If you had never been to Sea-Hi Famous Chinese Food as a kid in the 1960s or 1970s, your childhood was incomplete. Nestled in the Bathurst St, and Wilson Avenue area, it was a cultural phenomenon. Every Christmas Day, for as long as I can remember, everyone who did not celebrate Christmas, for whatever reason, living in the North end of this city, wound up at Sea-Hi for dinner. It became a tradition for hundreds of families, perhaps thousands. It was, without a doubt, the crowning achievement of a Christmas well spent.
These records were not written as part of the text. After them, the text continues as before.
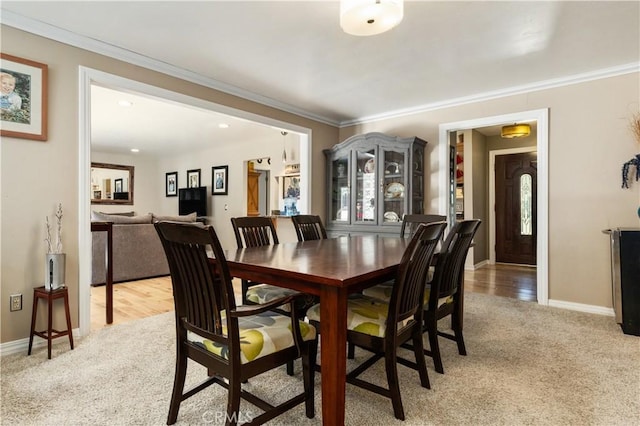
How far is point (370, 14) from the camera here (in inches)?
68.8

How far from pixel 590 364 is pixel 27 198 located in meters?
3.90

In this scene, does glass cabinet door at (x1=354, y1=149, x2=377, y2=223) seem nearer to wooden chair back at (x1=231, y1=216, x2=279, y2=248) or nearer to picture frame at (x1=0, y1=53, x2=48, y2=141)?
wooden chair back at (x1=231, y1=216, x2=279, y2=248)

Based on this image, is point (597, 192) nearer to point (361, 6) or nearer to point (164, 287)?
point (361, 6)

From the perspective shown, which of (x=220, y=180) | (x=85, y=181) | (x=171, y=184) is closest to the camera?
(x=85, y=181)

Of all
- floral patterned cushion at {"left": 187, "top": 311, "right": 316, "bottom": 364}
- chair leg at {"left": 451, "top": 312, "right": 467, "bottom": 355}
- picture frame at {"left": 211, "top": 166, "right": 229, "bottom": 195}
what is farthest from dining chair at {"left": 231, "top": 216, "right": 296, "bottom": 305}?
picture frame at {"left": 211, "top": 166, "right": 229, "bottom": 195}

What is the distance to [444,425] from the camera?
5.06 ft

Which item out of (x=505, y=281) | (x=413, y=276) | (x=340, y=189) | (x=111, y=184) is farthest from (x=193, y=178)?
(x=413, y=276)

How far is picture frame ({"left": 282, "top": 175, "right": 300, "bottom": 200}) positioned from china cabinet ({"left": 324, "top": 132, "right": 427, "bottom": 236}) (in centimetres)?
189

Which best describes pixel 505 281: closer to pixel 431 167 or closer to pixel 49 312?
pixel 431 167

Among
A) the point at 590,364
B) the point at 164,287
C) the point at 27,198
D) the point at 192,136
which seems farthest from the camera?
the point at 192,136

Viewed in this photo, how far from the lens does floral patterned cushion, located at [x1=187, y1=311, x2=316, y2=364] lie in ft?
4.43

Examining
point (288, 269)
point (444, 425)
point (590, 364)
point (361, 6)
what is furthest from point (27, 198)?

As we poured over menus, we would laugh at the names given to the dishes. Things like moo goo guy pan, and egg foo yung brought us great joy just to read them aloud. And, in those childish, politically incorrect times, we found great amusement in ordering in what we considered, Chinese. “I want flied lice.”, someone would inevitably request.
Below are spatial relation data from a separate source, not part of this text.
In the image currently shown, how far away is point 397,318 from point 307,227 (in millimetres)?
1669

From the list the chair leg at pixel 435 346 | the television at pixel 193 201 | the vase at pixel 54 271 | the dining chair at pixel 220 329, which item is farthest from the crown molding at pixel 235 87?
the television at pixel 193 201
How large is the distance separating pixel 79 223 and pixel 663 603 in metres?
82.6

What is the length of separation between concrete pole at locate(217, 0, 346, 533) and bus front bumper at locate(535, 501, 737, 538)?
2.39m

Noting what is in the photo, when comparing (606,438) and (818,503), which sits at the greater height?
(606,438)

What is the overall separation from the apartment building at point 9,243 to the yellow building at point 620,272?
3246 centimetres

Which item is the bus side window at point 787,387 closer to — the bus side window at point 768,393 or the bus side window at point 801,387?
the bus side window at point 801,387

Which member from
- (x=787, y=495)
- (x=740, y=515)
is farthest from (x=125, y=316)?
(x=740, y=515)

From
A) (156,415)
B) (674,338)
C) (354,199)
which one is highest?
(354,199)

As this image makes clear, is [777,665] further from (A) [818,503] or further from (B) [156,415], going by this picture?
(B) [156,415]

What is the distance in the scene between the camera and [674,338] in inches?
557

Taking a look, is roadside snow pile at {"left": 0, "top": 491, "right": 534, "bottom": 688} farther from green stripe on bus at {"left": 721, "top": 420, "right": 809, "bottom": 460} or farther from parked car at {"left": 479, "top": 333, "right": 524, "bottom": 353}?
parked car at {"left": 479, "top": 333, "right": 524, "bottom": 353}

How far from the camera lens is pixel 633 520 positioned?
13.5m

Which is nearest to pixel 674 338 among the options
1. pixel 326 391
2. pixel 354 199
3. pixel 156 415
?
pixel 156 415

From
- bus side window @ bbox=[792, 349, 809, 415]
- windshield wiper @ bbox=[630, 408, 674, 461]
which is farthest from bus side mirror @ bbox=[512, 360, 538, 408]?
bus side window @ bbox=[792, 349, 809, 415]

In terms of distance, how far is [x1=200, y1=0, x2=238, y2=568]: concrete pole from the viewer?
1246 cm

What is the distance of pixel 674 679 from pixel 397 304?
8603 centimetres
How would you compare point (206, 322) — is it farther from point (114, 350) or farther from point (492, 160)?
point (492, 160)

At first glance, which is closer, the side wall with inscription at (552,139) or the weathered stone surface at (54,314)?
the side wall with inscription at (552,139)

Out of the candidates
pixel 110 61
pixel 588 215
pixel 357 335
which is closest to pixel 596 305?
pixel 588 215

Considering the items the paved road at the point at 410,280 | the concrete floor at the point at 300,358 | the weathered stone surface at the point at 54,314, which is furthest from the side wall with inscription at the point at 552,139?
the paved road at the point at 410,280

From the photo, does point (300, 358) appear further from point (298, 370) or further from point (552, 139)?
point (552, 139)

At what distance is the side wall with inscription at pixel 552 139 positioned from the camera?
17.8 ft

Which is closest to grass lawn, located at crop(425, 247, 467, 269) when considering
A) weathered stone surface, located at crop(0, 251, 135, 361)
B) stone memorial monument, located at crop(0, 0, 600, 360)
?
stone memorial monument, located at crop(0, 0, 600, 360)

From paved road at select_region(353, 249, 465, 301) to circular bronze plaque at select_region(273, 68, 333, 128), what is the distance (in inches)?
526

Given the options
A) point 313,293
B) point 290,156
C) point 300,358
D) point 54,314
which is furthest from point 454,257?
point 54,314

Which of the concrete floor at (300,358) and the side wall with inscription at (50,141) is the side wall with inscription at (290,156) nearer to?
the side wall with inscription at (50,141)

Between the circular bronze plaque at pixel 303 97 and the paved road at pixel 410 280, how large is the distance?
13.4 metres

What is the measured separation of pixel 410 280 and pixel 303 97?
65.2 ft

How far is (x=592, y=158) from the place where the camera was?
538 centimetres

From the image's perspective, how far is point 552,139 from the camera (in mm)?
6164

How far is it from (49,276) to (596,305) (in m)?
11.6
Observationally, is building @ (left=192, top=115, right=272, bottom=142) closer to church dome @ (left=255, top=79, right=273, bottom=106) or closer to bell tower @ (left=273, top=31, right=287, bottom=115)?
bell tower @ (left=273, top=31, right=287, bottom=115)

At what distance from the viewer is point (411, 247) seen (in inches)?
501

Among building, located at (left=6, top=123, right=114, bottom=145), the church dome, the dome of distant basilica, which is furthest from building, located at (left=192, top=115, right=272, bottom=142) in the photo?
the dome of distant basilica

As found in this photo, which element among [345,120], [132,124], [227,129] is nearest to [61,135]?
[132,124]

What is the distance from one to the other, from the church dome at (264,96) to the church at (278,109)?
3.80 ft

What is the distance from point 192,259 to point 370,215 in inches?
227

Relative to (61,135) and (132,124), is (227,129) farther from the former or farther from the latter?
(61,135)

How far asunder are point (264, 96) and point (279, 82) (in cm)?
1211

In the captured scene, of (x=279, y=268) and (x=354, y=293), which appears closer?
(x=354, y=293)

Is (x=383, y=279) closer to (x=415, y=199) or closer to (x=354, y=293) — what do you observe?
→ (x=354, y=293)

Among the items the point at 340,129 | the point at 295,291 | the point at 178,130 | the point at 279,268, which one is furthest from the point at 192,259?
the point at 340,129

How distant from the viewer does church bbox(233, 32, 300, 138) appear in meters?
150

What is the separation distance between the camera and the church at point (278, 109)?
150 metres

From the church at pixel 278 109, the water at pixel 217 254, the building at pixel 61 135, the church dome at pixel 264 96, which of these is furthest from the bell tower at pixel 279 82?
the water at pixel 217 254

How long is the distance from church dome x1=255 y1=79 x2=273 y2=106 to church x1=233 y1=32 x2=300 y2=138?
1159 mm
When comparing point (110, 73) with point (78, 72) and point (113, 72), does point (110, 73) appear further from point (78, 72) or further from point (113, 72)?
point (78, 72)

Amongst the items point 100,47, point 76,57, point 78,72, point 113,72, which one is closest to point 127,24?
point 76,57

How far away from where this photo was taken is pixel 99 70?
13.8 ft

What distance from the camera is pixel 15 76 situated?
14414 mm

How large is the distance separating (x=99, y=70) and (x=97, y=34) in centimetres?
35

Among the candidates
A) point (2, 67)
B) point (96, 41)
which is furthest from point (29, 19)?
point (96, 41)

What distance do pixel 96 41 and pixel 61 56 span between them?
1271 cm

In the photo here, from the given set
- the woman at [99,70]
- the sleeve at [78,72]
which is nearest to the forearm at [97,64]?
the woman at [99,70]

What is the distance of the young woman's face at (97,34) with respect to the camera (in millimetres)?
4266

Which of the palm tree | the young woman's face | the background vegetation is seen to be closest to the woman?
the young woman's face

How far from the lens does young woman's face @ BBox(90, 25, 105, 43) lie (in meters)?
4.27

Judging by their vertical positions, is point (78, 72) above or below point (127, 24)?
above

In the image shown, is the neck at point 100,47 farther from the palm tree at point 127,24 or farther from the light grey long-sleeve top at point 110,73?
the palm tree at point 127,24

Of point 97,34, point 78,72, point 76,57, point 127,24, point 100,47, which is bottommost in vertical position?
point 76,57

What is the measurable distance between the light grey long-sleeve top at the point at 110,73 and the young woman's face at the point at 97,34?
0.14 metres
“Stop that.”, my mother scolded.

“Can I have clispy chicken?”, someone would shout from the table.

“We’re just going to go home.”, my mother offered her final warning. Regardless of what we wanted, my father always ordered the same thing, year after year after year. Vegetable fried rice, egg rolls, chop suey, mushroom egg foo yung, and hot and sour soup. We ate, and laughed, and attempted to use our chopsticks, and when that failed, we inserted them in our mouths and became walruses. There was one occasion when one of my brothers inserted them up his nose. This caused quite a commotion, as one became stuck, and had to be forcibly removed by my father’s tugging, which caused his nose to bleed right there at the table, all over the starched, white tablecloth, and my mother to begin the almost daily ritual of dying of embarrassment. The highlight of the meal, for me anyway, was the fortune cookie, which always seemed to carry some profoundly meaningful Eastern words of wisdom, written on the small, white paper hidden inside of the crunchy, tasteless morsel.  I was certain that those ancient words would somehow transform my future.
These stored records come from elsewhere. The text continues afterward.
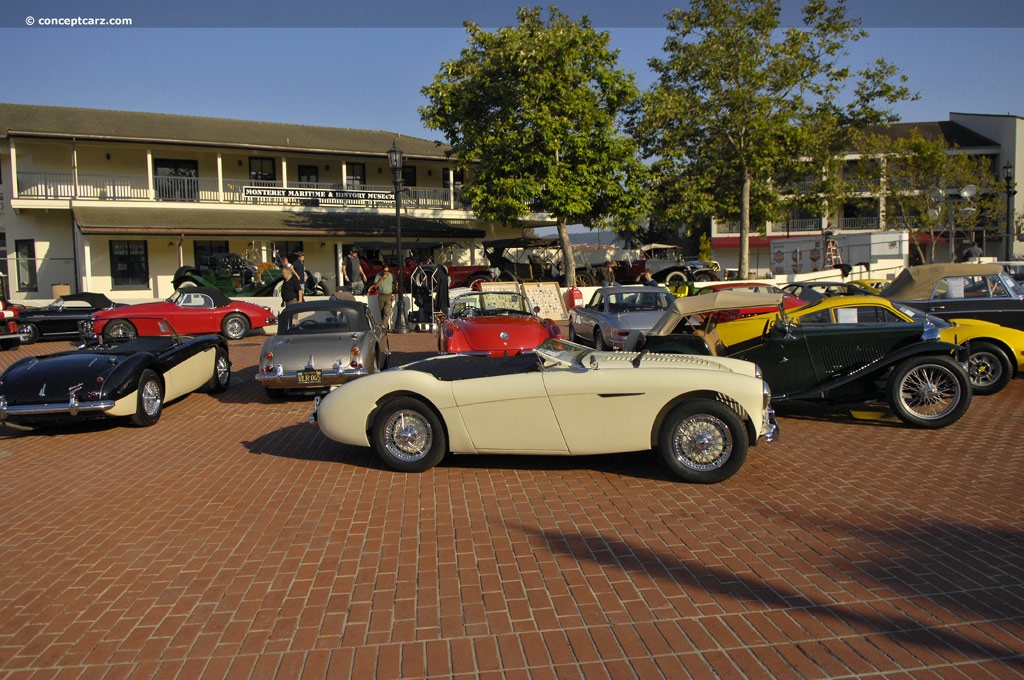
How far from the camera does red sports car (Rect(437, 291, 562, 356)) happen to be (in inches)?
455

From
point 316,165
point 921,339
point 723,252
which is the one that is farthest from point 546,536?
point 723,252

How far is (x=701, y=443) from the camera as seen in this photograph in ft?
20.5

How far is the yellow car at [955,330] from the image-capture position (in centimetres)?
984

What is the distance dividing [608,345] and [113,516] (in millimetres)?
9662

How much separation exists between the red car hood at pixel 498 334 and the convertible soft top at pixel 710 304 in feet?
7.59

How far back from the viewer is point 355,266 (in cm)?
2420

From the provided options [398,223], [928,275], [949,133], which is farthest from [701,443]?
[949,133]

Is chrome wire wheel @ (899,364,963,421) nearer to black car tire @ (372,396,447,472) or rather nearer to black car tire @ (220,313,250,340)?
black car tire @ (372,396,447,472)

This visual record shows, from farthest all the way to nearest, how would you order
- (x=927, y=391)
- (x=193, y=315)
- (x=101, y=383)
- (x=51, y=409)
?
(x=193, y=315) → (x=101, y=383) → (x=51, y=409) → (x=927, y=391)

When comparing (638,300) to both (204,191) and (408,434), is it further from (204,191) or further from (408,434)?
(204,191)

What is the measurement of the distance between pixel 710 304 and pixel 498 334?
11.5ft

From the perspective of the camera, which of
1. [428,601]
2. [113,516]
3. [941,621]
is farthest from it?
[113,516]

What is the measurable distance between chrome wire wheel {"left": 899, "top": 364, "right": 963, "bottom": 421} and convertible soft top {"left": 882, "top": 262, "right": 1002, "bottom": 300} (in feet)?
17.8

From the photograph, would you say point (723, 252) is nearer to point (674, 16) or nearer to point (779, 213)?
point (779, 213)
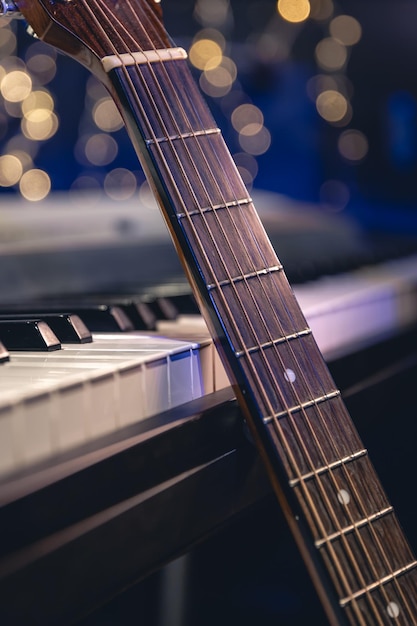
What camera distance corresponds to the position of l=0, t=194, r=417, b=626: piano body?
65 centimetres

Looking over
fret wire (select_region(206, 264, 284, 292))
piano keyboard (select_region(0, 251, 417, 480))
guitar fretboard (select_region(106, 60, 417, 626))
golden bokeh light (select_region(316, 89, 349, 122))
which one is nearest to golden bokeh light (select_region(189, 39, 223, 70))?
golden bokeh light (select_region(316, 89, 349, 122))

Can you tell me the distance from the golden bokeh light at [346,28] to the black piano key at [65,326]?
193 cm

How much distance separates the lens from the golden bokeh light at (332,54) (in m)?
2.56

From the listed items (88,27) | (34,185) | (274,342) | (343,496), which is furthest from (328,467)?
(34,185)

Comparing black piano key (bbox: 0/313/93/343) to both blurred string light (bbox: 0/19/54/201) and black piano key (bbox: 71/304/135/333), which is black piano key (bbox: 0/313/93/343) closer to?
black piano key (bbox: 71/304/135/333)

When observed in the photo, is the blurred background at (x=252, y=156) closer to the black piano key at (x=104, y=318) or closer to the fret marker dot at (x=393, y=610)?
the black piano key at (x=104, y=318)

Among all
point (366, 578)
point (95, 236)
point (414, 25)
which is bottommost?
point (366, 578)

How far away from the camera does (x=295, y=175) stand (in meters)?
2.67

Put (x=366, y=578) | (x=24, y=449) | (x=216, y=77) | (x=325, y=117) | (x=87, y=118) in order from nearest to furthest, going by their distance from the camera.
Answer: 1. (x=24, y=449)
2. (x=366, y=578)
3. (x=87, y=118)
4. (x=216, y=77)
5. (x=325, y=117)

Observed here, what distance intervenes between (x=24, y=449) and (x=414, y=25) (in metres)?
2.17

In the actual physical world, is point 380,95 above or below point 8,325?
above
The car ride home was eerily quiet. We were tired, and we were full, satiated with enough rice and noodles to carry us over until next year. This tradition carried on throughout my childhood, and one by one, each of my siblings and myself dropped out of the ritual when we entered adolescence. It seems we were more interested in hanging with our friends, than we were in tradition. When I began to have kids of my own, I jump started the whole family Christmas, Willowdale style. It was never quite the same. We would watch Rudolph, but my daughters were frightened of the abominable snowman, and they found Its A Wonderful Life boring, as it was in black & white. Sadly, Mr. Magoo was no longer aired on Christmas Eve, but it did become available years later you tube. We moved north of the city, and Sea-Hi Famous Chinese Food was too far of a drive, so we settled on East Moon. The tradition continues to this day, however we now watch a movie on Netflix, and order in from South China Chinese Food. Sadly, it is difficult to maintain a family tradition in the face of ever changing technology, and free delivery. But those days, all those years of a Willowdale Christmas in my parents’ house, well, I miss them, and I carry those memories around with me like a badge of honor.